- [EXCERPT]
Sam Skarstad: I’m not sure I’ve thought about it in these terms, but Sick with Bloom felt like a reinvention at the time. We had a new lineup and we were figuring out something new. Immersion Trench Reverie felt like a sequel. It was like digging even deeper into this idea of this new paradigm. Rare Field Cieling was, almost like, how far can you get to the edges of this universe, and maybe even break through into another side. And by the time that was over, we dedicated so much time to touring, we were playing so many shows, having a good time, riding on the album, that it felt like the next album could not be a continuation of those three. It wouldn’t have made sense to do another one directly after that. It was like something needed to feel new and we needed to find a new paradigm.
Will Skarstad: Master’s Murmur brought back the recklessness in the writing process. It was the most fun thing we’d ever done together, the most together we’d ever made a record, and the quickest we’d ever done it. We were just in the zone. We were pulling from the well of riffs and the ideas that were for Confusion Gate, and we knew we were pulling them for Master’s Murmur. We weren’t burning them only there. We knew that we’d use a lot of these ideas for the second album.

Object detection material

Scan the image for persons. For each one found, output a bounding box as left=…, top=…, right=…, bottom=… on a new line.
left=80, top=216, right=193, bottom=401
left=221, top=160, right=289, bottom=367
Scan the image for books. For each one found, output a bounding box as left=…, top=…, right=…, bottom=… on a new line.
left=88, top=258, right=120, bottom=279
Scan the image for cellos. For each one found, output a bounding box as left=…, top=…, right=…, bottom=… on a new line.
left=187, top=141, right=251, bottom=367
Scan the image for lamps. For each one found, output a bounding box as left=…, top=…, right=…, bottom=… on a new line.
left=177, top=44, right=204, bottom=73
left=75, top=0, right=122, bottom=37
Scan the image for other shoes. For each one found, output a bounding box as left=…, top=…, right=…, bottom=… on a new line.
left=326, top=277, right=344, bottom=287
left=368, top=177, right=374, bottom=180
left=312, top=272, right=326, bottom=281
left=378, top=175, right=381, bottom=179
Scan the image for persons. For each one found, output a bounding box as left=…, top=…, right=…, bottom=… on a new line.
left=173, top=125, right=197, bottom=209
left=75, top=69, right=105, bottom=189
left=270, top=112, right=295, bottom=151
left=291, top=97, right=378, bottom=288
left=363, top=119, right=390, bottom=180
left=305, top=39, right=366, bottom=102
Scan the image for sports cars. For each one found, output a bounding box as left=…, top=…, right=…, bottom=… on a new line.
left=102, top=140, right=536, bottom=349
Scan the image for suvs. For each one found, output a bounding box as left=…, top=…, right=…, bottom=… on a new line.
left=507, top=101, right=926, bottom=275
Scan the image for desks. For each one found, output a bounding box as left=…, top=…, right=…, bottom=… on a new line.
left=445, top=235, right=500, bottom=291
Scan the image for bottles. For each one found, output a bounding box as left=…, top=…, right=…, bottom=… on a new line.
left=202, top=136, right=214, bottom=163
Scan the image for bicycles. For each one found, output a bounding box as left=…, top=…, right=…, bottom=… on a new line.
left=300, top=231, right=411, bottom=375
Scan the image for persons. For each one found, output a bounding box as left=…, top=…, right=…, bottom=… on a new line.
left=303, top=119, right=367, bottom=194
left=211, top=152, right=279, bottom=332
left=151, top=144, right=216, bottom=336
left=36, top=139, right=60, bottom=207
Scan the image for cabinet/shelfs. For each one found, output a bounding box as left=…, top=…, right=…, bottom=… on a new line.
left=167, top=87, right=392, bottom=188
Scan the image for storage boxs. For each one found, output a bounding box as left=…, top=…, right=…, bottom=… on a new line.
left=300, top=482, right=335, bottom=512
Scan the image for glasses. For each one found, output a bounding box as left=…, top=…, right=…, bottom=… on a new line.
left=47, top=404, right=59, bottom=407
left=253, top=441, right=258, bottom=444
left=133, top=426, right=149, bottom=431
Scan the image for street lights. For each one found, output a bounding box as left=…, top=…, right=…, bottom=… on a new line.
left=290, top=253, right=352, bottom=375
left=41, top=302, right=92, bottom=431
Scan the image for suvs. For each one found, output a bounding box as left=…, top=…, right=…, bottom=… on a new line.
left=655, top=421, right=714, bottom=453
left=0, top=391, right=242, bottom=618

- [STATED TASK] In the interview excerpt, which album does Sam Skarstad say felt like a sequel? This material has no role in what is asked here.

- [EXERCISE SOLUTION] Immersion Trench Reverie